Chega interpela Governo sobre surto de língua azul no Alentejo e pede compensações

2 de Dezembro 2025

O partido Chega questionou o ministro da Agricultura sobre os "graves prejuízos" causados pelo vírus da língua azul nos rebanhos alentejanos. Os deputados pedem uma avaliação epidemiológica urgente e mecanismos de apoio para os produtores afetados.

Num tom de crescente alarme, o Chega dirigiu-se esta semana ao Governo para exigir respostas sobre o avanço da febre catarral ovina, a língua azul, no sul do país. A inquietação, plasmada numa pergunta subscrita por seis deputados da bancada – Pedro Pinto, Marta Martins da Silva, João Paulo Graça, João Lopes Aleixo, Ana Martins e Ricardo Moreira –, centra-se nos estragos provocados pela doença em explorações de ovinos do Alentejo, uma região onde a pecuária é coluna vertebral de muitas comunidades.

Os parlamentares, na iniciativa consultada pela Lusa no portal da Assembleia da República, não poupam adjetivos ao descrever a situação, referindo “graves prejuízos” em zonas que até agora tinham escapado ao pior da enfermidade. A mortalidade, sustentam, triplicou em relação ao que seria expectável para a época. O coração do problema bate, segundo o documento, no Campo Branco, uma área que abrange concelhos como Castro Verde, Almodôvar, Ourique e parte de Aljustrel, todos no distrito de Beja. Ali, o número de explorações atingidas já ultrapassaria as duzentas e quarenta.

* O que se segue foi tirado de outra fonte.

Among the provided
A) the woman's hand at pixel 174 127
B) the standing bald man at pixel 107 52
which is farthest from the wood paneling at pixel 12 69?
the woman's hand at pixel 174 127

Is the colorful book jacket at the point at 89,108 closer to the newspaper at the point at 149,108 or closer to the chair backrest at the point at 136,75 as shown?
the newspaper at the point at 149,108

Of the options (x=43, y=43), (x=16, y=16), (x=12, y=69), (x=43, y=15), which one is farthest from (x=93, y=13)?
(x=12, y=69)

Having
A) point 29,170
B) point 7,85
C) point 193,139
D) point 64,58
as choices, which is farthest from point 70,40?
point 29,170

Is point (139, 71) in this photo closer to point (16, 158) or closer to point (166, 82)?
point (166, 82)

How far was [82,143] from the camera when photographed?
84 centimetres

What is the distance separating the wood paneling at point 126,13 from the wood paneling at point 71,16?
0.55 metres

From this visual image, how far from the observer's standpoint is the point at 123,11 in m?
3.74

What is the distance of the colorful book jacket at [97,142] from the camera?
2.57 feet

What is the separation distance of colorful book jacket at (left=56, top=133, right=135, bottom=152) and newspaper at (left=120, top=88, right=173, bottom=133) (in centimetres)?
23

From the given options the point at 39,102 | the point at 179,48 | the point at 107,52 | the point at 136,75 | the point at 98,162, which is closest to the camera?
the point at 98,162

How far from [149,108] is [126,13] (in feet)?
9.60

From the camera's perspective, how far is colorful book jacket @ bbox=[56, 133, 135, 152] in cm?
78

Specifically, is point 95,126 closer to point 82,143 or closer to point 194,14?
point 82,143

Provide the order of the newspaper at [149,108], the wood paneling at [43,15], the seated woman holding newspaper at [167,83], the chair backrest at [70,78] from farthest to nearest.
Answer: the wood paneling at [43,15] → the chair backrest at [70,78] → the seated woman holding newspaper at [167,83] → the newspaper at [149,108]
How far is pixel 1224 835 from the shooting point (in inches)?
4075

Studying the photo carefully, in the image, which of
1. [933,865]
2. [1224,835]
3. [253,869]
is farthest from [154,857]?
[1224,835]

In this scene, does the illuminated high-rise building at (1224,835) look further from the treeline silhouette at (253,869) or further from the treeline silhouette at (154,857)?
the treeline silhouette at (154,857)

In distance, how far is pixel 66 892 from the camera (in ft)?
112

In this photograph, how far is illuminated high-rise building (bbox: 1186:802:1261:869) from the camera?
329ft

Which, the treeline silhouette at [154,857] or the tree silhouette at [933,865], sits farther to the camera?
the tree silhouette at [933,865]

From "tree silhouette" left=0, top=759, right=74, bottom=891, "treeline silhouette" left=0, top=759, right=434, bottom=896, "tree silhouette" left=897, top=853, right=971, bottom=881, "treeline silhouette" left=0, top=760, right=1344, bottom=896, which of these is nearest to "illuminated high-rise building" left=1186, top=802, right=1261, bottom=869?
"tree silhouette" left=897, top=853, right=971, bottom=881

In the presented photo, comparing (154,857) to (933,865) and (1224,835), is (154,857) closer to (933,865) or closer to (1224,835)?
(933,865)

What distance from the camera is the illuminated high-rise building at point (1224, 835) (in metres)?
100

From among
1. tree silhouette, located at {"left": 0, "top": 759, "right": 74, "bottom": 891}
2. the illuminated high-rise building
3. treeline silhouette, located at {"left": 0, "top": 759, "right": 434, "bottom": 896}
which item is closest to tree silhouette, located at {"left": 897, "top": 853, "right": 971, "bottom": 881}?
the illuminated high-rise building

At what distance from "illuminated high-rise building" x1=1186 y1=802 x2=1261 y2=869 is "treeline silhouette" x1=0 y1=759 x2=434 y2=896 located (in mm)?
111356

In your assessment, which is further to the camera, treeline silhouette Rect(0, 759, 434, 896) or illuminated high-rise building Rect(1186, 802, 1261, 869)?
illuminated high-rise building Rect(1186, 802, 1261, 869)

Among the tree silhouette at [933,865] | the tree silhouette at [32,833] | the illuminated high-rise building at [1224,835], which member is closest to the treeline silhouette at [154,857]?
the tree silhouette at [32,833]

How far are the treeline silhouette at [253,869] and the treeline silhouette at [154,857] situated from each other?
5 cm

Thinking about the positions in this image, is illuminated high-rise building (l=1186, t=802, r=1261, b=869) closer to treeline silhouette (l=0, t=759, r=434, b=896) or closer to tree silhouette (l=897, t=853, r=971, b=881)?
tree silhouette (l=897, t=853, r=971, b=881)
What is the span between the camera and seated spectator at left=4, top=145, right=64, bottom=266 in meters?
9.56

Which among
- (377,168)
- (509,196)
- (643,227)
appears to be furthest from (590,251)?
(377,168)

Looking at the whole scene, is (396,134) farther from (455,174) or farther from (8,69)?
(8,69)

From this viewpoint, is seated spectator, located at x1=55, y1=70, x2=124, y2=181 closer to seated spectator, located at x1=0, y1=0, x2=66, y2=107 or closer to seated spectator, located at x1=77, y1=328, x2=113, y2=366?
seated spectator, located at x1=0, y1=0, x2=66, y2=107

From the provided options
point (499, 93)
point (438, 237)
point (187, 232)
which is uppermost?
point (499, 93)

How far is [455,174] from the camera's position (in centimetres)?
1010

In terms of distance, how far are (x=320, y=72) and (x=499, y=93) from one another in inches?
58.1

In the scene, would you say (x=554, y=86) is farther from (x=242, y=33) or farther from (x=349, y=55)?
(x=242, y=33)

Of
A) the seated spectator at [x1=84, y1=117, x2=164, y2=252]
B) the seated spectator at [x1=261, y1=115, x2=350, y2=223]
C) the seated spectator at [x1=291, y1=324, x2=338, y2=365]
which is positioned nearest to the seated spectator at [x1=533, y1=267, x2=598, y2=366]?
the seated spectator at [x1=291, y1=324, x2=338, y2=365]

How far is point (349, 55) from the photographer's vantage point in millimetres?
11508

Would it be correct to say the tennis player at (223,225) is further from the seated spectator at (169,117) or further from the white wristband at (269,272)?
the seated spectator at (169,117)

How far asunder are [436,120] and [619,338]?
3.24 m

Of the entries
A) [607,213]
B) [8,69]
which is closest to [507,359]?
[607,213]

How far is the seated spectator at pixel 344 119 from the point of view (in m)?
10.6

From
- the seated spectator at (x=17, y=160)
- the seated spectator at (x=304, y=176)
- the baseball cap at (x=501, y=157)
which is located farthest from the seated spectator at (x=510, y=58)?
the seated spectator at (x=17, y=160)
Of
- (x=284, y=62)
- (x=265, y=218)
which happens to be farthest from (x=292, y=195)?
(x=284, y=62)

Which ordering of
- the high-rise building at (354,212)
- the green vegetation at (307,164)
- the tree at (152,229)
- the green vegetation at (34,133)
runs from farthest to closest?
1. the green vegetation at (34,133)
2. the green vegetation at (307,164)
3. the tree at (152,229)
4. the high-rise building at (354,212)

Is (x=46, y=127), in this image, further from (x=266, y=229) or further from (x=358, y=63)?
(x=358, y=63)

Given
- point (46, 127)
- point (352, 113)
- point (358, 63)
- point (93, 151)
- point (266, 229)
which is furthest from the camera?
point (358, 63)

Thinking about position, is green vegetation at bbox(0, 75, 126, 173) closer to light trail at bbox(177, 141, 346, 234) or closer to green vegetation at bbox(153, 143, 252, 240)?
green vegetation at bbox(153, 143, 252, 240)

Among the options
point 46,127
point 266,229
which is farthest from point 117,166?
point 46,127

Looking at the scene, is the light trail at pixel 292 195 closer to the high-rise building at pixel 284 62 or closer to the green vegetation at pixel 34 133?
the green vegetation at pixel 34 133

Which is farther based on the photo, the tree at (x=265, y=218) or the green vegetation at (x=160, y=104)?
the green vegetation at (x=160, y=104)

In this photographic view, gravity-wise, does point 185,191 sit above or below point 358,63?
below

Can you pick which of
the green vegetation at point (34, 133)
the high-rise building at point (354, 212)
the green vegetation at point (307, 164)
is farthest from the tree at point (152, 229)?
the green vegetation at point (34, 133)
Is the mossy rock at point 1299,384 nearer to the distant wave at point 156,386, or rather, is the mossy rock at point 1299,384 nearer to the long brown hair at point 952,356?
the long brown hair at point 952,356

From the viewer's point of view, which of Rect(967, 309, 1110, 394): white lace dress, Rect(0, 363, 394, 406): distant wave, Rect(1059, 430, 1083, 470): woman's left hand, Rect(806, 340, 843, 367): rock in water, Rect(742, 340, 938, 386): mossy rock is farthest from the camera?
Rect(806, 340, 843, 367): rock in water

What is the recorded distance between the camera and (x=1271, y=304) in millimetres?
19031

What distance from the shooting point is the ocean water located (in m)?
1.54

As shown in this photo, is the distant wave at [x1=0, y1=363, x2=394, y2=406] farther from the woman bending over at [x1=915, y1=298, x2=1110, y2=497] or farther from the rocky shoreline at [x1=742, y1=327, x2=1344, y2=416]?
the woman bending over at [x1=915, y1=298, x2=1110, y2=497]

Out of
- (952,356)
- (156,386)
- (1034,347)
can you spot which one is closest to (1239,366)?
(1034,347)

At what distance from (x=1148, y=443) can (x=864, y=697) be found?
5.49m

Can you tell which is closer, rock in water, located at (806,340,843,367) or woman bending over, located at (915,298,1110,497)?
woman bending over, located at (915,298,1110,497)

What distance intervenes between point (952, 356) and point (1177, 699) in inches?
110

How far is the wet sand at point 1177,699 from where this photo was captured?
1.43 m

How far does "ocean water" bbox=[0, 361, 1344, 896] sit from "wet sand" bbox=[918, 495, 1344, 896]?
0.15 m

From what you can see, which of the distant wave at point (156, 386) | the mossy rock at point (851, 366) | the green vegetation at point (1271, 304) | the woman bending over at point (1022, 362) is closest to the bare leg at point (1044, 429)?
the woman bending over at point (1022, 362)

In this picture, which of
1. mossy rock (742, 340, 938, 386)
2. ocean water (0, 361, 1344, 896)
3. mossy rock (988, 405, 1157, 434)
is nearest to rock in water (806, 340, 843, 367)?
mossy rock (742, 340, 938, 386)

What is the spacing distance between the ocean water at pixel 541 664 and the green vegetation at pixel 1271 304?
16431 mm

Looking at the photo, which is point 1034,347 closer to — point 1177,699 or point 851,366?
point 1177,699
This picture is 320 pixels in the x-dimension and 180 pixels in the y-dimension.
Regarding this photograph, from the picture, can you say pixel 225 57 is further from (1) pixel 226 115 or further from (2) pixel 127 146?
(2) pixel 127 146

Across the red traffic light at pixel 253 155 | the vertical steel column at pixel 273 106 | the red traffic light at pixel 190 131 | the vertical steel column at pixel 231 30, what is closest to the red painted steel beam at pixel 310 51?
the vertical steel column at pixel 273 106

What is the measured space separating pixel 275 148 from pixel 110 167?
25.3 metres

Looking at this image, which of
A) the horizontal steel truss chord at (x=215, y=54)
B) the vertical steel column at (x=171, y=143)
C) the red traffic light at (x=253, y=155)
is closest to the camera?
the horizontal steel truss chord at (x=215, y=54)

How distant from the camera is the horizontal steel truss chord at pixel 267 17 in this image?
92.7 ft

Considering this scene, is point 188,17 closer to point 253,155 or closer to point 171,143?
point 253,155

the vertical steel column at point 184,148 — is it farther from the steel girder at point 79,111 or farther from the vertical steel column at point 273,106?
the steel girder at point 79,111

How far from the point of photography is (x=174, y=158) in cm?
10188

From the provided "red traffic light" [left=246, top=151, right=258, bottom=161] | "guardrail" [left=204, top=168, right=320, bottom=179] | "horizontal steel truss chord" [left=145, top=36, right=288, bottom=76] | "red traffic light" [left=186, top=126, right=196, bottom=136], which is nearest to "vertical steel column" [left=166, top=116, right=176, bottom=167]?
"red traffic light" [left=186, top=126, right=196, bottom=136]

É um cenário que teima em agravar-se, contam, apesar das campanhas de vacinação em curso. Os resultados, admitem com franqueza, “não corresponderam ao esperado”. E assim se chegou a um ponto em que, estimam, “milhares de animais” estão agora infetados com o serotipo 3 do vírus, uma estirpe que tem mostrado uma tenacidade preocupante. No rasto da doença, ficam os criadores, muitos deles a braços com prejuízos avultados e a clamar por ajuda estatal.

Na sua interpelação ao ministro da Agricultura e Pescas, José Manuel Fernandes, os deputados do Chega desdobram-se em perguntas concretas. Primeiro, querem uma fotografia atualizada e sem retoques da situação epidemiológica nacional, com números sobre mortalidade real, explorações afetadas e a circulação dos vários serotipos. Depois, interrogam-se sobre a eficácia das vacinas aplicadas e as medidas para garantir que os criadores têm acesso a imunizantes adequados contra as estirpes em circulação.

Mas há uma questão, quase última, que condensa a urgência política do assunto: “Está o Governo disponível para adotar, de imediato, um mecanismo de compensação pela morte de ovinos provocada pela doença?”. É um ponto que ecoa antigas reclamações do setor. Já em outubro, a Federação das Associações de Agricultores do Baixo Alentejo (FAABA) tinha enviado uma carta ao ministério a reivindicar medidas de apoio. E, em novembro, foi a vez do deputado socialista eleito por Beja, Pedro do Carmo, pedir auxílio para os produtores da região.

A língua azul, importa recordar, é uma doença viral que afeta ruminantes, sobretudo ovinos, e não representa perigo para a saúde pública. Mas, para as economias locais do interior alentejano, a sua progressão pode configurar-se como uma pequena catástrofe, lenta e silenciosa. O Chega, através desta iniciativa, tenta agora forçar o executivo a dar-lhe a atenção que, no seu entender, a crise merece. Aguarda-se, pois, a resposta de São Bento.